Darin rügt die Anklage laut der BGH-Sprecherin die Bildung der Gesamtstrafe von neun Jahren und einem Monat für das Abbrennen der geplanten Flüchtlingsunterkunft und weitere Straftaten. Das Verfahren gegen Schneider, der im Januar 2019 nach knapp drei Jahren Untersuchungshaft wegen überlanger Verfahrensdauer auf freien Fuß gesetzt worden war, zieht sich damit weiterhin in die Länge.
In den meisten Fällen entscheidet der BGH über Revisionen durch Beschluss. Selten kommt es zu einer Hauptverhandlung - nach Gerichtsangaben in fünf Prozent der Fälle.

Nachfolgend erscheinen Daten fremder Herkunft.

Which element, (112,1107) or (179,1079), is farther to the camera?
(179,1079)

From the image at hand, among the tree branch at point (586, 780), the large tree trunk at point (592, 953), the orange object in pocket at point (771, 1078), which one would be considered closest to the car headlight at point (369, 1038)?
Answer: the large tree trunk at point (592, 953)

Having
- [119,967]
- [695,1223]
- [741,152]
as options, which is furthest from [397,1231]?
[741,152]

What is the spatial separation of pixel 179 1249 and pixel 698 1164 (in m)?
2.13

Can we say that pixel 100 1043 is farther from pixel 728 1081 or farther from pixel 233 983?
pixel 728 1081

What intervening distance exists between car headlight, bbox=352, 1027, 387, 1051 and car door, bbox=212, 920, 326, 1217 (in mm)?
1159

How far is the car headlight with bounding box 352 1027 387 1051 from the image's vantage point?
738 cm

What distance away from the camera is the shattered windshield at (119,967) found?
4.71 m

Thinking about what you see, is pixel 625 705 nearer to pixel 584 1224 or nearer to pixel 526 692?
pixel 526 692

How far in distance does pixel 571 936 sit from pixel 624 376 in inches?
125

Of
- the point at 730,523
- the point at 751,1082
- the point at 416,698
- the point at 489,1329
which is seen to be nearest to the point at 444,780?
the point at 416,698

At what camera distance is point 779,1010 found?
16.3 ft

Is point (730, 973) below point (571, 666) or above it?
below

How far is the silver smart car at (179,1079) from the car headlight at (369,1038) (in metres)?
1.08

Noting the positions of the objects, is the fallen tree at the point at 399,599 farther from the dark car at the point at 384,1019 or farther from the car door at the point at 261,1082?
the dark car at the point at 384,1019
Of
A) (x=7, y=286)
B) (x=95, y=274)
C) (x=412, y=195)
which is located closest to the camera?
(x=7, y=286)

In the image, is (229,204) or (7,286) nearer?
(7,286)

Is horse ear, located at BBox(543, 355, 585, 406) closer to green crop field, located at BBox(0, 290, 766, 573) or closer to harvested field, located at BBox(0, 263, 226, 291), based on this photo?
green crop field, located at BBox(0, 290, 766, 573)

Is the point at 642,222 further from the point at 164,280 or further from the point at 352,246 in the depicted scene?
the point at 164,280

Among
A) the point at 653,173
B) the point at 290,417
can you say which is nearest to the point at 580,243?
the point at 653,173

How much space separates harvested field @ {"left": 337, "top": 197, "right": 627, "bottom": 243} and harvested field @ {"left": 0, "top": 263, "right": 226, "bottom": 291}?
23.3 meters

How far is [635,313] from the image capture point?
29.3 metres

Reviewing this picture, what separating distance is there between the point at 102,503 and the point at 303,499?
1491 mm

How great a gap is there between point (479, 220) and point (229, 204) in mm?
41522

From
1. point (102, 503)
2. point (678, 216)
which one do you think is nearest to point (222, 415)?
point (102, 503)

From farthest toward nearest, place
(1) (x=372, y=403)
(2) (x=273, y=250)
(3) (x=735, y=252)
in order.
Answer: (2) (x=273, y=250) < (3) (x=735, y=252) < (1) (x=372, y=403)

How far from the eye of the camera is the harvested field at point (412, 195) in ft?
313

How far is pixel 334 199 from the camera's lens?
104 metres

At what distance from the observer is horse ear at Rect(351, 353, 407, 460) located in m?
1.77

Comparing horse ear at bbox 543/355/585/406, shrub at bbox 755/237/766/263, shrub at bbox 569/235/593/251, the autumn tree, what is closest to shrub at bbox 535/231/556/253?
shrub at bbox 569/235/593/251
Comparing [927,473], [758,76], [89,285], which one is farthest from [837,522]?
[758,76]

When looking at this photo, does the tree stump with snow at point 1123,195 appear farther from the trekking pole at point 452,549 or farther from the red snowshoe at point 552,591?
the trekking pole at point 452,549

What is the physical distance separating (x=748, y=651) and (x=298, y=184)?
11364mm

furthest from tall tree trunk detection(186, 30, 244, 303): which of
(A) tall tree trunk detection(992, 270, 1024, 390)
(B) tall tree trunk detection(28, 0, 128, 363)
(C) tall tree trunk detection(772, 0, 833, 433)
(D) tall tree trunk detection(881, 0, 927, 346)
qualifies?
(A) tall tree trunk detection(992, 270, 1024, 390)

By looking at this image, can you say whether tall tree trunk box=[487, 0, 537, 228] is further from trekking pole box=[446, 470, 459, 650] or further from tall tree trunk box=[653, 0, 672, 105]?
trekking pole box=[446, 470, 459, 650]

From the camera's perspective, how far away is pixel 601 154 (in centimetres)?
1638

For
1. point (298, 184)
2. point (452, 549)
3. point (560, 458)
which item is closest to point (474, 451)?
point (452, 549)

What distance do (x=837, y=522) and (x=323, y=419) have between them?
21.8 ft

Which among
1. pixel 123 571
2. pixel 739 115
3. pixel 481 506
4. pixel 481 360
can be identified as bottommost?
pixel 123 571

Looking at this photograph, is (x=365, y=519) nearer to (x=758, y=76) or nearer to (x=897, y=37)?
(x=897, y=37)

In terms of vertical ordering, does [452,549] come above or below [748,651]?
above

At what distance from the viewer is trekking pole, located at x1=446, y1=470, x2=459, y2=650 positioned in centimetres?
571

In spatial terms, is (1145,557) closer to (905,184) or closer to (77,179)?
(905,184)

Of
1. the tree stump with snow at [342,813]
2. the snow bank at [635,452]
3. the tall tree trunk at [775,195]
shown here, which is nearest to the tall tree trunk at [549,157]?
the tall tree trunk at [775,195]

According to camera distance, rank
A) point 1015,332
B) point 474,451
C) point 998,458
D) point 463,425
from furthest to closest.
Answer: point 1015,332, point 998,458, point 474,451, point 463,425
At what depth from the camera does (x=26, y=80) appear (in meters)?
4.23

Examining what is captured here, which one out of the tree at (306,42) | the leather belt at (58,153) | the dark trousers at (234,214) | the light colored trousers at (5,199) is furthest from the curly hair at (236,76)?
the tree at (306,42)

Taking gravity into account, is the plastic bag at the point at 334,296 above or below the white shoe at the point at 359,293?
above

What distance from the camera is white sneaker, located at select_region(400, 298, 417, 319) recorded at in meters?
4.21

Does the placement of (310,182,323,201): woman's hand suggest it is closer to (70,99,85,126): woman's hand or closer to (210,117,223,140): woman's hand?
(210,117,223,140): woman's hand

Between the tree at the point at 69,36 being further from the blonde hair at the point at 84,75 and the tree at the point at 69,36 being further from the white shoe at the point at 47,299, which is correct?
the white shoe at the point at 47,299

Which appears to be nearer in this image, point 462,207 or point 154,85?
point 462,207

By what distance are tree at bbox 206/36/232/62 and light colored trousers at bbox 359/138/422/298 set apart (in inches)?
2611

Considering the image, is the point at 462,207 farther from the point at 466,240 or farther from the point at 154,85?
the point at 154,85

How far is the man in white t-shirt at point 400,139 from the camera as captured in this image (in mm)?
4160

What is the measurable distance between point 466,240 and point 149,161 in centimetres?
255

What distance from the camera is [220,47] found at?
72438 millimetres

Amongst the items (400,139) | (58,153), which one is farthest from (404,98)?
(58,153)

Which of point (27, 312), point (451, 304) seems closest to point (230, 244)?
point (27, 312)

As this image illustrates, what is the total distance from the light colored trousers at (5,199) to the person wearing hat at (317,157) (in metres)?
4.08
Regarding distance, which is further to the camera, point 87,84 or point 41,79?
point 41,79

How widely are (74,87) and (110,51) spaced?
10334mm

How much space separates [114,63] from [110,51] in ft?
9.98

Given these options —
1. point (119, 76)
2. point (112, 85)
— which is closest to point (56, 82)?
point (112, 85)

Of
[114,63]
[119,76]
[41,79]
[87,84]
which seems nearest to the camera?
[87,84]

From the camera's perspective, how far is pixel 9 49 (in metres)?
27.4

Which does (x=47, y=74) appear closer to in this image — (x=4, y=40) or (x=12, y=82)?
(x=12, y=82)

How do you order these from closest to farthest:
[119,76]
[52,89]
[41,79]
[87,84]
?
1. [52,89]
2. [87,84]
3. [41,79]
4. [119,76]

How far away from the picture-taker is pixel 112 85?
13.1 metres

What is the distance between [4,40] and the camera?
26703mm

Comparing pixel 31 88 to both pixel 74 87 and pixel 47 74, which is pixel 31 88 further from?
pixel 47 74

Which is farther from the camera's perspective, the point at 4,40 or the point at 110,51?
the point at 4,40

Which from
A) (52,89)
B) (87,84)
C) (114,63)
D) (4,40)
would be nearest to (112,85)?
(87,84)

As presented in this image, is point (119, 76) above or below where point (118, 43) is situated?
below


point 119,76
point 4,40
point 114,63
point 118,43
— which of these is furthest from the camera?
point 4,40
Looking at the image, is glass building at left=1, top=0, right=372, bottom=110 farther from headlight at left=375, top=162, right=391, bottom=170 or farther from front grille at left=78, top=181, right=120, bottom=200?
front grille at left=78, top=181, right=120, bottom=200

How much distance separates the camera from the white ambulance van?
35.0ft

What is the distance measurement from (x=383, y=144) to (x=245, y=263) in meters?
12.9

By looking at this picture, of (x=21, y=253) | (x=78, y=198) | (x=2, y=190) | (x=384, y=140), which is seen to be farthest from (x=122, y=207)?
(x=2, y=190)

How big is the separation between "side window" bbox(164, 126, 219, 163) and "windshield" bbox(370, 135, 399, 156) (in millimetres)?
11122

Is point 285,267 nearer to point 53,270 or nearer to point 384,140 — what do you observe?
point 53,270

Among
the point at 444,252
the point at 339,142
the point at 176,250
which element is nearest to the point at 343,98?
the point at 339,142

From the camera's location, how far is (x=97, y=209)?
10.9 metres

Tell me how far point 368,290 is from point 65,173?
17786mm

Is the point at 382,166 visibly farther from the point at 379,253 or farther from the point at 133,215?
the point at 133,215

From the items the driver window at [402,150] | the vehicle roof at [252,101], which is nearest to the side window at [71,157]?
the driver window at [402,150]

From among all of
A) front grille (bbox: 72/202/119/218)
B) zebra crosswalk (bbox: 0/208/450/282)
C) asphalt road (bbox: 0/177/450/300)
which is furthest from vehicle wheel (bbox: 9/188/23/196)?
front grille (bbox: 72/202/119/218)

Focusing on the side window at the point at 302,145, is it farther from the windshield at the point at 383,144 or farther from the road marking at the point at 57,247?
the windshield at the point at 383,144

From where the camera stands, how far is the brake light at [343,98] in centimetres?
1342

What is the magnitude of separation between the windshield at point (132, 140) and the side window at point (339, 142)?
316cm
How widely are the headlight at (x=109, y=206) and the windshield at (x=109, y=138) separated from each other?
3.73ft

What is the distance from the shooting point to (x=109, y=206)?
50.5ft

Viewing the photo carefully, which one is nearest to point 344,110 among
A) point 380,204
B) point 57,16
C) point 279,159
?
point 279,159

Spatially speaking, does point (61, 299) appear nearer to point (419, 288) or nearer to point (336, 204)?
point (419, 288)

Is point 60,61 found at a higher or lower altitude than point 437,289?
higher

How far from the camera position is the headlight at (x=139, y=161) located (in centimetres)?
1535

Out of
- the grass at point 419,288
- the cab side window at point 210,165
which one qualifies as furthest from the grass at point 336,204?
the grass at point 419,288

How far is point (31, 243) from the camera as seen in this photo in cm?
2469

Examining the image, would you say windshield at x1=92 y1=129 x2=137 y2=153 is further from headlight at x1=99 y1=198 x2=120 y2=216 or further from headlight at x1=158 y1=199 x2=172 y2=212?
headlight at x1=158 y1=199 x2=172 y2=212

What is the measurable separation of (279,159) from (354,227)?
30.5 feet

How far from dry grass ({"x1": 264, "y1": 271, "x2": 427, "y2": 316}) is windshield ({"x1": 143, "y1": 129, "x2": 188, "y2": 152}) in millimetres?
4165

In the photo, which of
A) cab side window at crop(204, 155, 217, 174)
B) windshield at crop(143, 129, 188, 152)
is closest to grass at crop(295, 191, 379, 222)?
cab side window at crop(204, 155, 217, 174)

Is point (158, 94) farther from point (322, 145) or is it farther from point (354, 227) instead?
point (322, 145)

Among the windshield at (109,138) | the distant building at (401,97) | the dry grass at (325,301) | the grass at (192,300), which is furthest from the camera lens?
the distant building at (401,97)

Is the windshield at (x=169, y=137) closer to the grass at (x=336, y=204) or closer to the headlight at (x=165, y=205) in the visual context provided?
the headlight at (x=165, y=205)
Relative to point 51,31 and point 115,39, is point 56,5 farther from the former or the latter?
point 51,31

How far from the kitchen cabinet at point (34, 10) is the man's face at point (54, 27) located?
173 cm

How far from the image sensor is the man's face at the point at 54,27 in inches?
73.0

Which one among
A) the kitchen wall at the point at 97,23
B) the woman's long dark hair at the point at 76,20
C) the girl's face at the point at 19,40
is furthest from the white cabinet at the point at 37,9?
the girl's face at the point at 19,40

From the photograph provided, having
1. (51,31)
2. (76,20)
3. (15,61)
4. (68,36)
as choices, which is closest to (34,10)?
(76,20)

In der anstehenden Verhandlung werden die Parteien noch einmal gehört. «Ich gehe ganz fest davon aus, dass nach der mündlichen Verhandlung die Sache zum Landgericht zurückverwiesen wird», sagte Rechtsanwalt Milke. «Wenn die Verteidigung aussichtslos wäre, hätten sie uns nicht geladen.»
Schneider war für die von ihm eingeräumte Brandstiftung an der Turnhalle im August 2015 vom Landgericht Potsdam bereits in einem ersten Prozess im Februar 2017 zu neuneinhalb Jahren Haft verurteilt worden. Der BGH hob das Urteil jedoch auf, weil ein Schöffe aus Sicht der Richter befangen gewesen war. Daraufhin war es zu dem zweiten Prozess vor dem Landgericht Potsdam gekommen.